Brussels plans to increase its strategic reserve to 90% within a year and tests the possible veto of Gazprom from the European storage system
Wars are not only fought on the frontlines, and control of resources can be a more powerful weapon than tanks. The Russian invasion of Ukraine has highlighted Europe’s great energy dependency –which currently imports 40% of Moscow’s gas–. The EU wants to put an end to this relationship as soon as possible and, to this end, plans to increase its gas reserves to 90% by October. In addition, it contemplates considering these gas deposits as “strategic”, which would force suppliers that the EU considers “a threat to supply” to sell their storage capacity.
This declaration of intent is a clear message to the Russian giant Gazprom, a company controlled by the Putin regime and which has several open files for its “dubious conduct” in the European energy market. Among other issues, this winter, the company left its European reserves at 16% capacity, an excessively low level that clashes with that provided by other suppliers, which averaged 44%.
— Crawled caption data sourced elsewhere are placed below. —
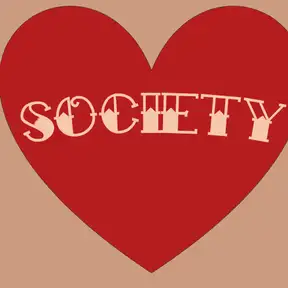 We Love in a Society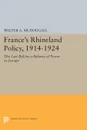 France's Rhineland Policy, 1914-1924. The Last Bid for a Balance of Power in Europe - Walter A. McDougall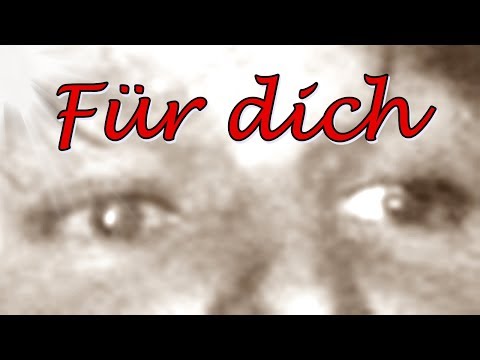 Youtube: Für dich, Friedenslied, Lied für den Frieden in der Welt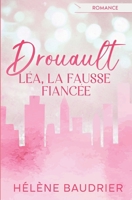 Drouault: Léa, la fausse fiancée B0G5BTNR5K Book Cover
“We cannot cut off our relationship with Moscow overnight, we depend too much on Russian gas,” the head of European diplomacy, Josep Borrell, said last week. And those same words were heard again in the presentation of the European energy plan. The Vice President of the European Commission, Frans Timmermans, and the Commissioner for Energy, Kadri Simson, assured that the EU plans to “reduce our vulnerability and become more energy independent”. “Putin’s war in Ukraine demonstrates the urgency of accelerating our energy transition,” added Timmermans.
More measures in April
The diversification of suppliers is fundamental in the European strategy. Brussels has maintained contacts with different countries so that natural gas reaches the continent through gas pipelines and gas carriers, which transport LNG – liquefied natural gas. Spain is a strategic partner in this matter, since it concentrates a large part of the European regasification plants, necessary to convert LNG into natural gas. As the president of the European Commission, Ursula von der Leyen, announced last week, the Community Executive is now working to improve the interconnection of the peninsula with the rest of the continent in order to facilitate gas transport.
Brussels will also launch aid to curb the high costs of electricity. Among other things, it will “exceptionally” allow member states to regulate energy prices and redistribute profit income from the energy sector. They also offer the possibility that community countries can provide aid – in the short and long term – to reduce the exposure of households and companies to the volatility of the cost of energy.
In April the EU prepares additional legislative initiatives and considers formulas “to limit the contagion effect of gas on energy prices”. The initiative to unlink the price of gas from that of electricity was already raised by Spain in October of last year and has been gaining strength among the Twenty-seven as the cost of electricity pulverized one record after another. Yesterday it reached 700 euros per megawatt hour in the national market.
For the moment, the European recipe involves achieving greater energy efficiency, reducing consumption and promoting renewables. “They are cheaper and safer energies. We hope that by the end of this year Europe will generate 25% of its energy from renewables,” said Commissioner Simson. And Timmermans concluded: «We must use alternative energy or gas from other suppliers. Russian gas comes at too high a cost », she said in reference to the war in Ukraine.
Moscow threatens to cut off the supply of Nord Stream 1
Russian Deputy Prime Minister Alexander Novak threatened Germany by assuring that his country could stop supplying natural gas through the Nord Stream 1 gas pipeline, in a “reciprocal” response to the sanctions imposed by the European Union and the US after the Russian invasion of Ukraine. Moscow has not yet made any decision on the pipeline, which is operating “at full capacity,” Novak said in a televised speech on Monday night.
Regarding the energy blockade of the allied countries, the deputy prime minister assured that Russia has the capacity to sell oil to other regions. “If you want to refuse energy supplies from Russia, you can do whatever you want. We are prepared. We know where we can redirect this volume. The only question is who benefits from this and why is it necessary,’ he pointed out.
The infrastructure, managed by Russia’s Gazprom and Germany’s Wintershall, supplies nine million cubic meters of gas a year.